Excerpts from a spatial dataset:
====================

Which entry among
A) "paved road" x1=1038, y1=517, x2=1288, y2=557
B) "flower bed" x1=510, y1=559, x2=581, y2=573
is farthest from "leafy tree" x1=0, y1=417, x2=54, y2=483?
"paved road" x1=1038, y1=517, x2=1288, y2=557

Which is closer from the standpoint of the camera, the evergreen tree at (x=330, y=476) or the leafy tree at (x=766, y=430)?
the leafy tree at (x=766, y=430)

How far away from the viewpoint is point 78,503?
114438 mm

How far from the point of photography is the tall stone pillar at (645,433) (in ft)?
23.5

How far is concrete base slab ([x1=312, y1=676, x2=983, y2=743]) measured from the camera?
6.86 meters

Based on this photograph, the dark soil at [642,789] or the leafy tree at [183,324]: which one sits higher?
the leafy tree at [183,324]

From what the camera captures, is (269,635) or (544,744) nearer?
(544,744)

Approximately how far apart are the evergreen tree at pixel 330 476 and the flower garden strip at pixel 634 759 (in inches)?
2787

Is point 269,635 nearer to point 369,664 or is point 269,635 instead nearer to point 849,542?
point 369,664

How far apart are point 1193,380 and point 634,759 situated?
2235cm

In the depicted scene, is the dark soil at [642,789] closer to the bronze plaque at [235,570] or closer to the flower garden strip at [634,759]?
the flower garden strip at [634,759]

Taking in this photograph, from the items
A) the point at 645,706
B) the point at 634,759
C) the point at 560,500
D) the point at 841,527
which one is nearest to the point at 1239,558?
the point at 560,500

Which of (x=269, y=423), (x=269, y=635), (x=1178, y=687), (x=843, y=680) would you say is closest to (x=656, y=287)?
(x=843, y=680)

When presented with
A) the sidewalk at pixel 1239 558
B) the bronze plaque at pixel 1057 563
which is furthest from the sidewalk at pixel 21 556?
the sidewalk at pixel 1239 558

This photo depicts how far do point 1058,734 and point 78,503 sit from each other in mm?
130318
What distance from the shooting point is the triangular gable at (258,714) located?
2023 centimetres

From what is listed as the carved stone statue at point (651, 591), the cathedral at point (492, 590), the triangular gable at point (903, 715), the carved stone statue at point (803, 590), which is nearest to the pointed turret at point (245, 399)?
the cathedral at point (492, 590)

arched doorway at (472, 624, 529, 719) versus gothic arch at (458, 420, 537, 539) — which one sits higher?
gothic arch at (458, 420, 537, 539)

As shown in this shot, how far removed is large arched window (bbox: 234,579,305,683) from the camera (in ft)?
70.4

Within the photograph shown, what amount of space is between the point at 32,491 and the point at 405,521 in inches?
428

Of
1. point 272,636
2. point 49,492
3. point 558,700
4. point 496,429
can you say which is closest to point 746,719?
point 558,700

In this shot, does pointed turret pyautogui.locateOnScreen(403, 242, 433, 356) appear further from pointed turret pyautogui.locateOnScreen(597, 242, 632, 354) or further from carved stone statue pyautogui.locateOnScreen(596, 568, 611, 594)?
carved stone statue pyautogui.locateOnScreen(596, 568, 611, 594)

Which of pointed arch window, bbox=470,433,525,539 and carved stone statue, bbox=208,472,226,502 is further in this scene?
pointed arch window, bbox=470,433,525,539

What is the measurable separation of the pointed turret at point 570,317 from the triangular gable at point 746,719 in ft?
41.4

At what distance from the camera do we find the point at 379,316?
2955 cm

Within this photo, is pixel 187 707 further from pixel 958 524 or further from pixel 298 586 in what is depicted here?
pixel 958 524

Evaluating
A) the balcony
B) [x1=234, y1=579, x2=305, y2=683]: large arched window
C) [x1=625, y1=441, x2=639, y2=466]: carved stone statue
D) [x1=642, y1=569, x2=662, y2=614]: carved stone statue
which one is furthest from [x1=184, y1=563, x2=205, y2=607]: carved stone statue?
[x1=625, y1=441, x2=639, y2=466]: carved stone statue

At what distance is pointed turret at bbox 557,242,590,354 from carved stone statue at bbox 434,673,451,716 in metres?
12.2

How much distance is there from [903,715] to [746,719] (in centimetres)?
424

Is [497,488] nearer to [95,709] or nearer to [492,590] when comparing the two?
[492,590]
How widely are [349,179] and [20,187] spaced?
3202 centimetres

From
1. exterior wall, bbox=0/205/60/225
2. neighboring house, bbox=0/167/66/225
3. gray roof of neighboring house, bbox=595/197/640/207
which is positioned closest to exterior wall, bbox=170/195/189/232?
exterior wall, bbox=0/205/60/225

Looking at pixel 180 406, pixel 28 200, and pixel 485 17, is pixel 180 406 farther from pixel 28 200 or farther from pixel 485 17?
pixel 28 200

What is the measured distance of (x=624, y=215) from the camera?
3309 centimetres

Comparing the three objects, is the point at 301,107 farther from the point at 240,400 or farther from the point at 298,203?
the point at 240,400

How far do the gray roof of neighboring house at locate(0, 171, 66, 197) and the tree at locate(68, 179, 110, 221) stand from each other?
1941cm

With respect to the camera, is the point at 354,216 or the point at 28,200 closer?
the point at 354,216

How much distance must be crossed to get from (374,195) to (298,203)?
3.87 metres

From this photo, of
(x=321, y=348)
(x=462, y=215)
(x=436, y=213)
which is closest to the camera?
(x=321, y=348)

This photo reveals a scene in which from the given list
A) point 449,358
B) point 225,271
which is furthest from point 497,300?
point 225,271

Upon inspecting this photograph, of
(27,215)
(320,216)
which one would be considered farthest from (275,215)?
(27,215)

====================

Written exercise => Add 38 to every coordinate and distance figure in the answers, and write out all lines from the line with "How much distance must" to the end of the records, leaving everything else unchanged.

Solution to the problem =>
How much distance must be crossed to get from (374,195) to (298,203)?
41.87 metres

From this photo, of
(x=321, y=348)
(x=462, y=215)
(x=436, y=213)
which is closest to the camera?
(x=359, y=386)

This photo reveals a scene in which from the given list
A) point 449,358
B) point 225,271
which is furthest from point 497,300?
point 263,309

Upon inspecting this photograph, of
(27,215)
(320,216)
which one would be considered farthest from (275,215)?
(65,253)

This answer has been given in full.